The Illinois state legislature on May 26 unanimously passed the Pet Store Disclosure Bill (H.B. 5772) into law with the efforts of Representatives Susan Mendoza (D- Chicago) and Jeffrey Schoenberg (D-Evanston).
The law requires that pet stores display pertinent information about each animal near the cages. That information includes the breeder’s name and address, a record of veterinary conditions, medical treatments performed, and any information concerning congenital defects.
Jordan Matyas, Illinois state director of the Humane Society, called the move an important step. “This law will finally give consumers the information they need to make a decision they’ll feel good about. Pet stores cannot hide if their dogs or cats came from a mill.”

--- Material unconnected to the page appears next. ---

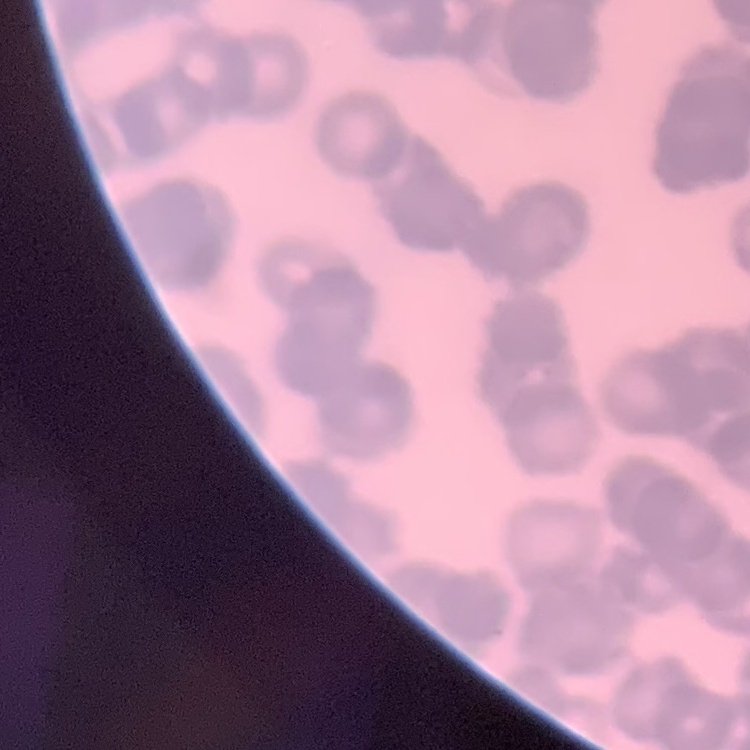
Summary:
  - Red blood cell morphology: rouleaux formation
  - Image type: one tile cut from a larger photomicrograph
  - Stain: Field's or Giemsa
  - Preparation: thin blood film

Still, Matyas advises that consumers ask questions and do significant research. “This is a good starting point for consumers,” he says. “You don’t need to buy your pet that day. You can go home and research the breeder before you bring this pet home.”
The passage of this bill is only one of many efforts to stop puppy and kitten mills. A number of cities around the United States, including ones in California and Florida, have already banned the sale of all dogs and cats in pet stores, and a similar national effort is underway.
Tomorrow, May 28, the Humane Society will hold a press conference with Illinois Senator Dick Durbin announcing the introduction of the PUPS Act (Puppy Uniform Protection Statute), which would close a loophole in the Animal Welfare Act that does not subject breeders that sell online and directly to the public to licensing, regulation, and inspection. Other states will introduce companion bills within the next few days.